Exercise passage:
- Opening Delimiter -
The Benefits of Innovation Districts
At universities across the United States, Canada, Europe and Asia, innovation districts are emerging as one of the most effective ways to combine learning with industry experience for students of business, technology and science. Designed to allow students to develop innovative concepts with professionals from the business and financial sectors, and to secure contacts with potential employers in advance of graduating, innovation districts provide students with hands-on experience in their chosen industries.
A joint study conducted between the Association of University Research Parks (AURP) and the Technology Partnership Practice (TPP) found that innovation districts collectively span at least 47,000 acres and employ more than 300,000 people across North America. Some of these districts are situated on pre-existing universities, while others expand from university grounds and encompass nearby labs. In some cases, innovation districts even serve as midway parks between adjacent universities.
Each job in an innovation district produces roughly 2.57 jobs in a corresponding industry. When you consider how this multiplies in the real world, the aforementioned figure of 300,000 translates to more than 750,000 industry positions, which makes the industry district opportunity fairly lucrative for students as they transition to the workforce.
The Purpose of Innovation Districts
For cities, innovation districts serve as gateways to the global economy by way of the business, science and technology sectors. The model works by fusing the various elements that comprise an economic powerhouse. Gifted students are drawn to the environment through institutes of higher learning. Those students, in turn, are nurtured within the class setting and then linked with third-party entities in the realms of business, tech and science.
From there, the student uses his or her newfound connections to develop ideas in collaboration with staff from applicable industries. Some students use the opportunity to scope out employment with participating companies, while others go the entrepreneurial route. Ultimately, many students choose to remain in the area of the innovation district due to the opportunities present.
Some of the world's earliest innovation districts were founded around Stanford University in the early 1950s. Innovation districts strive to join parties that can offer help to technological development teams. For example, intellectual property lawyers can assist developers in bringing commercial tech concepts to life.
Innovation districts are an appealing draw to students of select majors who are at a crossroads as they mull the prospects of post-college life. With the industry contacts and employment opportunities that often arise in the research park setting, students who participate in these programs often settle their post-graduation options in advance. Simply put, instead of moving to other cities to scope out employment offers, students at innovation districts often choose to remain local due to the opportunities at hand.
The Start of Innovation Districts
Before the first innovation districts formed in the 1950s, universities taught students the skills of chosen disciplines, and it was up to each graduate to go out and make his or her own contacts in the corresponding industry.
- Closing Delimiter -
Assignment 1: Summarize the passage on innovation districts in two sentences.
Assignment 2:
Answer these questions using the passage on innovation districts.
(a) According to the AURP and TPP study, how many acres do innovation districts collectively span?
(b) Around which university were some of the world's earliest innovation districts founded, and when?
(c) Which professionals does the passage give as an example of a party that can help developers bring commercial tech concepts to life?
Assignment 3:
State whether each statement agrees with the passage on innovation districts, and quote the words that decide it.
(a) Innovation districts employ more than 300,000 people across North America.
(b) All innovation districts are located outside university grounds.
(c) Before the 1950s, graduates had to make their own industry contacts.

Source data:
- Opening Delimiter -
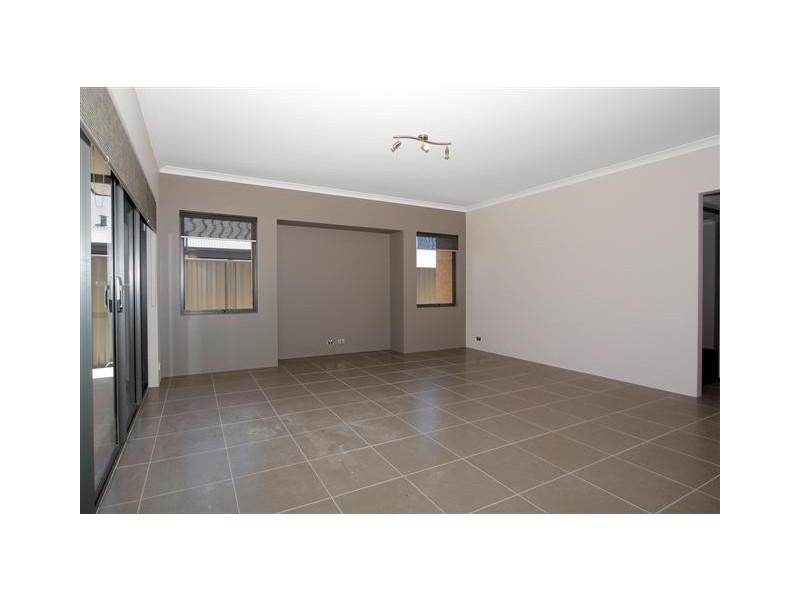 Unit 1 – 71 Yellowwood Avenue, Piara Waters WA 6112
- Closing Delimiter -
- Opening Delimiter -
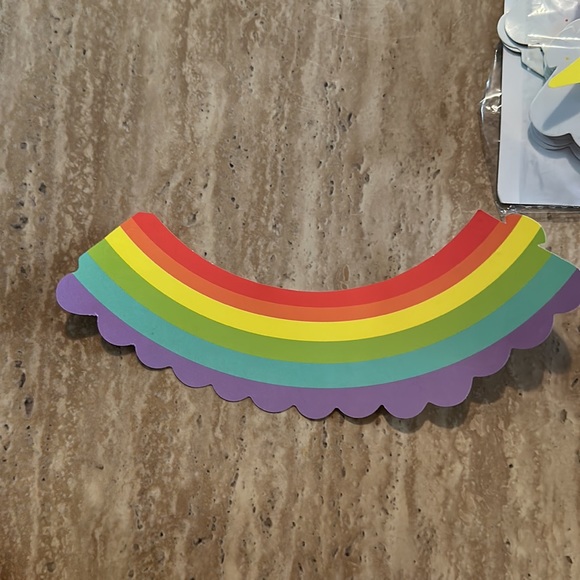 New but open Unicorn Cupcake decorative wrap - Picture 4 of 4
- Closing Delimiter -
Your solution 1: Innovation districts at universities in the United States, Canada, Europe and Asia let students of business, technology and science develop concepts with industry professionals and make contacts with potential employers before graduating. Through these connections, many students find employment or pursue entrepreneurship, and they often remain in the area instead of moving to other cities for work.

Your solution 2:
(a) At least 47,000 acres.
(b) Stanford University, in the early 1950s.
(c) Intellectual property lawyers.

Your solution 3:
(a) Yes: "employ more than 300,000 people across North America"
(b) No: "Some of these districts are situated on pre-existing universities"
(c) Yes: "it was up to each graduate to go out and make his or her own contacts in the corresponding industry"